YVR sees jump in international traffic, domestic lull

Vancouver International Airport is expected to have 7.8 million passengers in July, August and September, up 9.6 per cent from last year.
condor-crop-gk
A Condor Airlines A330neo plane awaits new passengers to board at Vancouver International Airport

Vancouver International Airport (YVR) is expected to have a banner summer season and is seeing much faster growth in its number of international passengers than it is for its number of domestic ones, according to data from the Vancouver Airport Authority (VAA), which oversees the airport.

International travel was slow to return to YVR following the COVID-19 pandemic, but figures up to May show that the number of international visitors in the first five months of this year are almost at the level seen in those months in 2019, before the pandemic disrupted travel around the world. 

Domestic travel, in contrast, was quick to rebound in the post-pandemic world, and hit a record-high level at YVR in 2023. In the first five months of 2024, however, growth in the number of domestic travellers at the airport has been marginal.

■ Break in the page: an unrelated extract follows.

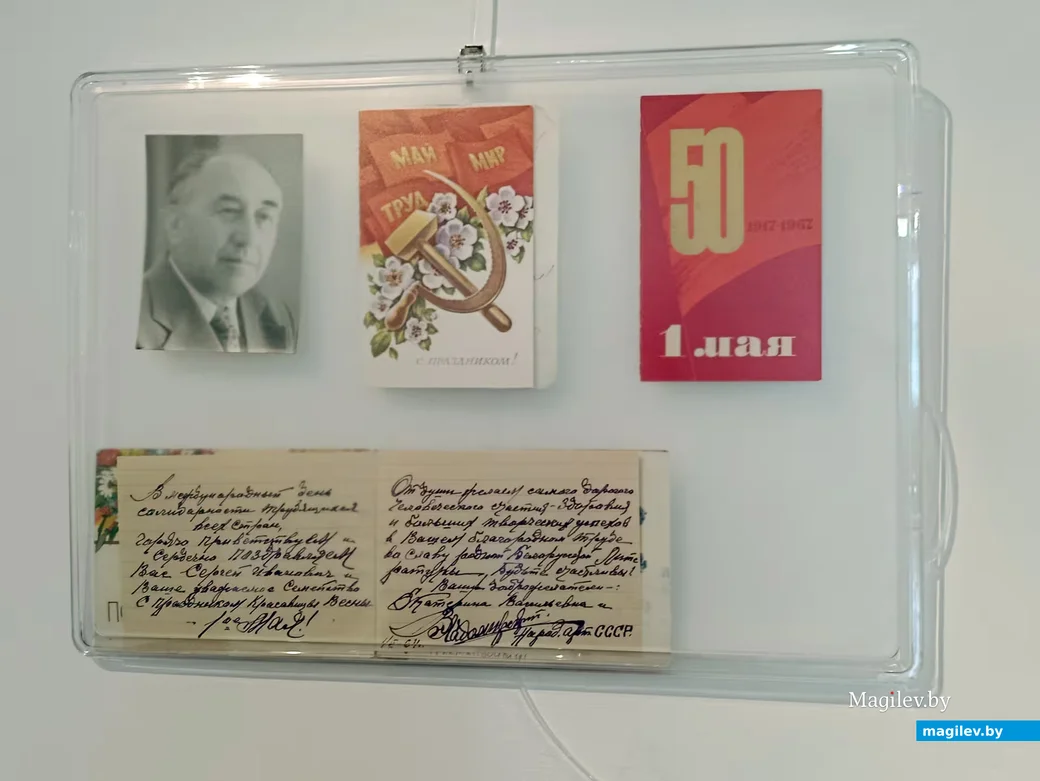 29.04.2026 г. Выставка первомайских открыток в музее Глуска. Открытки, присланные Сергею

It was up 1.9 per cent, to 4,918,280 passengers.

The airport's number of international passengers, in contrast, saw 14.9-per-cent year-over-year growth in the first five months of this year. That growth was nearly eight times that for domestic passengers, at 5,364,607 people who either boarded or disembarked aircraft at YVR.

Domestic travel even shrunk on a year-over-year basis in May: to 1,119,975 passengers, down 1.2 per cent from the 1,134,114 domestic passengers at the airport in May 2023, according to VAA data

International passenger growth is widespread and from around the world

Americans make up the largest cohort of international passengers at YVR, at about 48 per cent, and U.S. passenger growth was up 13.2 per cent year-over-year in the first five months of this year, to 2,577,449 people.

European-passenger growth at YVR was 19.3 per cent (to 553,491 people) in the first five months of this year, compared with the same period last year. That growth has been encouraged by more routes and increased capacity on existing routes. Frankfurt-based Condor Airlines, for example, increased capacity for passengers and cargo on flights between its Frankfurt Airport (FRA) base and YVR, the airline's director of sales for North America, Mikko Turtiainen told BIV in April.  

Growth in the number of passengers boarding or disembarking planes at YVR who hail from Asia-Pacific countries hit 14.1 per cent in the first five months of 2024, to 1,568,385.

The VAA anticipates 7.8 million passengers to either board or disembark planes at the airport between July 1 and September 30. That would be a 9.6-per-cent increase compared with that period in 2023, according to the VAA. 

The VAA said that it expects an average of 85,196 passengers per day in that busy season, and a total of 62,387 flights.  

It projects that the busiest day of that three-month stretch will be Aug. 15, when 90,886 passengers are expected. That is followed by Aug. 19 and Sept. 2, with 90,856 and 90,812 passengers expected respectively.

Historically, the busiest months at the airport are, in order: August, July and June, closely followed by September.

Statistics Canada today released its 2023 data for Canadian airport passengers, which sometimes differs from the actual airports' counts. It found that YVR in 2023 had the second-highest annual growth rate for passengers in Canada, at 30.3 per cent, after Montreal's Pierre Elliott Trudeau International Airport, which had 31.4-per-cent passenger growth.